Curt Columbus & Trinity Rep’s ‘Like Sheep to Water’ is as fresh as the news

PROVIDENCE, R.I. — Directors and writers who revisit the classics of the theater love to suggest their contemporary relevance. Often that’s a stretch, but not in the case of Trinity Rep’s reworking of Lope de Vega’s “Like Sheep to Water,” penned four centuries ago, but all too familiar to fans of CNN and the evening news.

He may not tweet in the middle of the night or hang out in an “Access Hollywood” trailer, but Fred Sullivan Jr.’s abusive Spanish captain seems awfully familiar, the way he has his way with women, makes up his own rules and considers himself far above the law.

But Commander Gomez gets away with murder for just so long.
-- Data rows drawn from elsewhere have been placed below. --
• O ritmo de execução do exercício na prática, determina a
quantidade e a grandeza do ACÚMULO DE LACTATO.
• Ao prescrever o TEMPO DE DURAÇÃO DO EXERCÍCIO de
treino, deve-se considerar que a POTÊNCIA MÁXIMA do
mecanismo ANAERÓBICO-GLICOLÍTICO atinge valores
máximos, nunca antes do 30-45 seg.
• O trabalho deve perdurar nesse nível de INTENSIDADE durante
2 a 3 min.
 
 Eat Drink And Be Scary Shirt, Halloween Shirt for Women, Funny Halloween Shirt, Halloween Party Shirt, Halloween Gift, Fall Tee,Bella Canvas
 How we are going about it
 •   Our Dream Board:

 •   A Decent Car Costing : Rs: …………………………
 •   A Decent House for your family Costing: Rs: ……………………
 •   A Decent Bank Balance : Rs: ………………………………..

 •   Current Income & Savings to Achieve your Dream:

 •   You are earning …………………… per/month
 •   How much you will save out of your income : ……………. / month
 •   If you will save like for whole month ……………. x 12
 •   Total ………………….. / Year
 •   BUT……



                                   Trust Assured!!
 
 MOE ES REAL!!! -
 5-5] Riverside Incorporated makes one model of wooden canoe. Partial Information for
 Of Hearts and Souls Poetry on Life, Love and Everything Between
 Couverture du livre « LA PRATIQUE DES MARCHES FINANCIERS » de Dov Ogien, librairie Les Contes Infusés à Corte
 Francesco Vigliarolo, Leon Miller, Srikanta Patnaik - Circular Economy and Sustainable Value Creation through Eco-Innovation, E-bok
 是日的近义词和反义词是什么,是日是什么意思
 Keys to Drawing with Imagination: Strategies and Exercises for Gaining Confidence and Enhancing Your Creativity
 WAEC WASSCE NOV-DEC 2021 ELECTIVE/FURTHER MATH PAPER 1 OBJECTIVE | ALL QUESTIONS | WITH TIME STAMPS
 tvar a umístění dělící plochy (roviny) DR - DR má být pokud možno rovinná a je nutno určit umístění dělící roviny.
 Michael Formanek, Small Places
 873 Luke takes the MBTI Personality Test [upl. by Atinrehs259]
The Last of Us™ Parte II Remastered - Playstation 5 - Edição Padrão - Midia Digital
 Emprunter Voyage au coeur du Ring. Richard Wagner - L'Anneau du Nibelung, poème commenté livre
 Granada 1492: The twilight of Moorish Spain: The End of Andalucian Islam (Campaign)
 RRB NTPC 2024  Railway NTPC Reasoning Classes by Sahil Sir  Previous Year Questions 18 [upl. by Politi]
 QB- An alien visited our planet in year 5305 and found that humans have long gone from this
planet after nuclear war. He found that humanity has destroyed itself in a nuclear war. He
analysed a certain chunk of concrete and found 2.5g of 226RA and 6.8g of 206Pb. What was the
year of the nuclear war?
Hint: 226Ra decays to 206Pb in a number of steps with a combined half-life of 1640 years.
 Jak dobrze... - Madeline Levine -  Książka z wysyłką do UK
There is sweet revenge to be had, revenge that in the end involves the entire audience.

Artistic director Curt Columbus and director Mark Valdez have wisely maintained a sense of history in the costumes and sets, even some of the music, just to make the analogy all the more clear, just to remind us that egomaniacal dictators have been around for a long time.

But while the play, which clocks in at just two hours, has a kind of antique formality, it is filled with human moments, with lovers’ spats and the like.

We feel the pain of the terrorized residents of the little village of Fuente Ovejuna, which roughly translates as “the watering place for sheep.” And we all know who the sheep are after watching Sullivan’s brutal Commander Gomez rip a young bride from her wedding party and pass her among his men like a party favor.